Недомытые груши пришлось бросить.
Неуклюже подскакивая в такт широким солдатским шагам, Фриц лихорадочно пытался сообразить, что же теперь делать, попытался вновь отвлечь гвардейцев болтовнёй, но те, похоже, уже заподозрили неладное, и лишь нарочито уверенные указания Фрица, типа, там: «сейчас направо… а теперь сюда… да-да, вон в тот проулок…» удерживали их от того, чтоб сразу поволочь мальчишку в караулку.
Спасла Фрица случайность. На перекрёстке они едва разминулись с какой-то повозкой, всех троих забрызгало грязью с ног до головы. Стражники хором принялись ругаться, вытирая лица, Фриц же улучил момент, рывком высвободил свою руку и пустился наутёк. Догнать его они не смогли. Пропетляв для верности по улицам, Фриц вновь забрался на чердак и решил в ближайшее время вообще не высовывать носа на улицу. Четыре давленые сливы, уцелевшие в кармане — всё, что принесла его прогулка, пришлось оставить на потом.

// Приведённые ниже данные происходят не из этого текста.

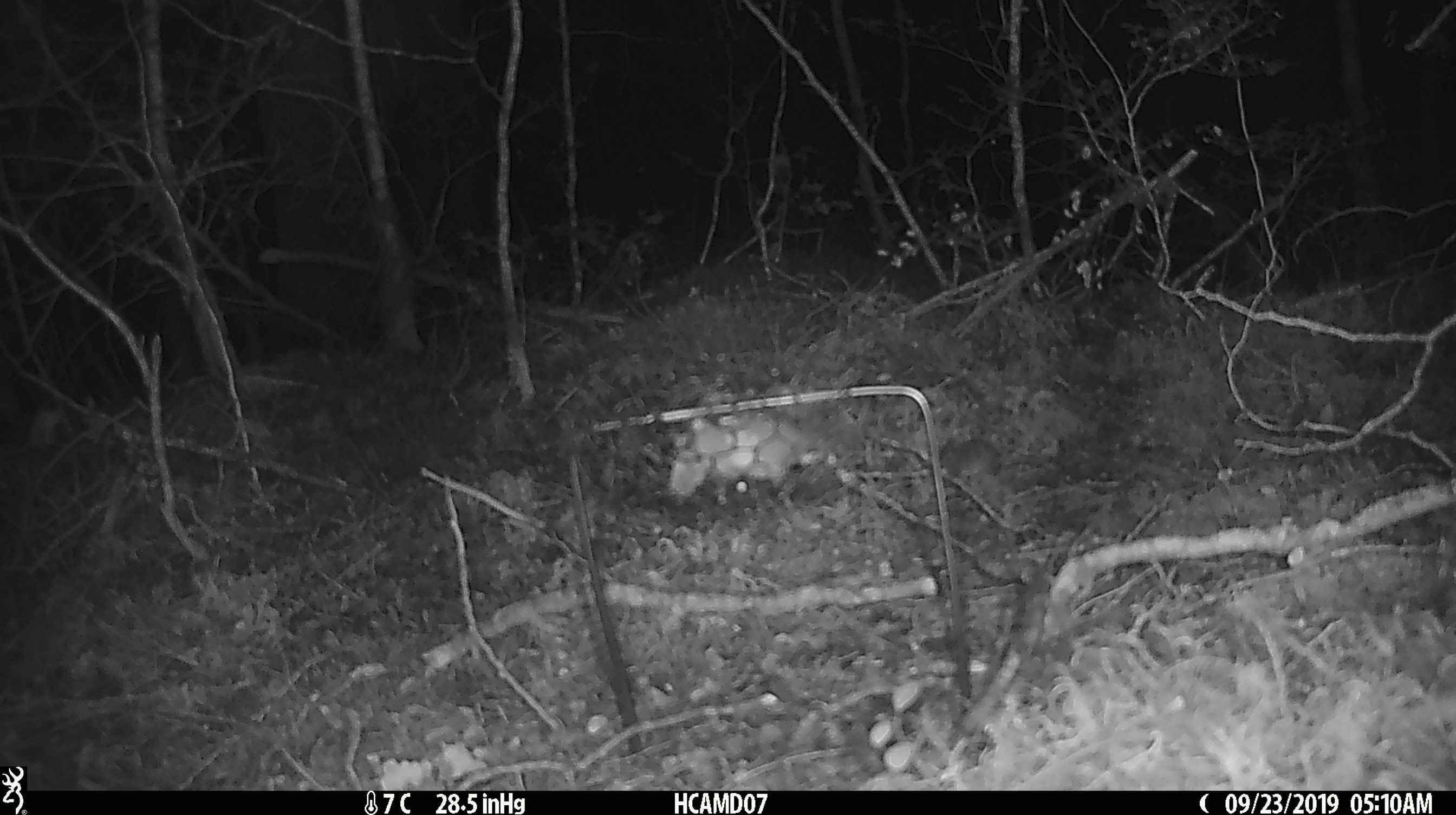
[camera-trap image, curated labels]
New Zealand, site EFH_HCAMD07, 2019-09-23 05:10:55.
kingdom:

Это самое «потом» для слив, однако же, настало очень скоро — не прошло и суток, а мальчишка уже снова мучился от голода и жажды. Он съел их и потом расколол косточки. На сей раз выйти он не решился — слишком уж часто снизу доносилась мерная поступь городской стражи. Похоже было, что спокойствие закончилось. Охота за мальчишкой началась всерьёз. К счастью на следующий день посыпал дождь, решив одновременно две проблемы, — Фриц напился и набрал воды, а после выбрался на крышу и опорожнил посудину, которую использовал в качестве ночного горшка; вода мгновенно смыла все следы. Весь оставшийся день он лежал и думал, как теперь ему быть, вертел в руках кинжал и что-то вырезал его червлёным лезвием на пыльных паутинистых стропилах. Под мерный шум дождя соображалось плохо. Фриц не стал дожидаться темноты и прямо так, за размышленьями, уснул.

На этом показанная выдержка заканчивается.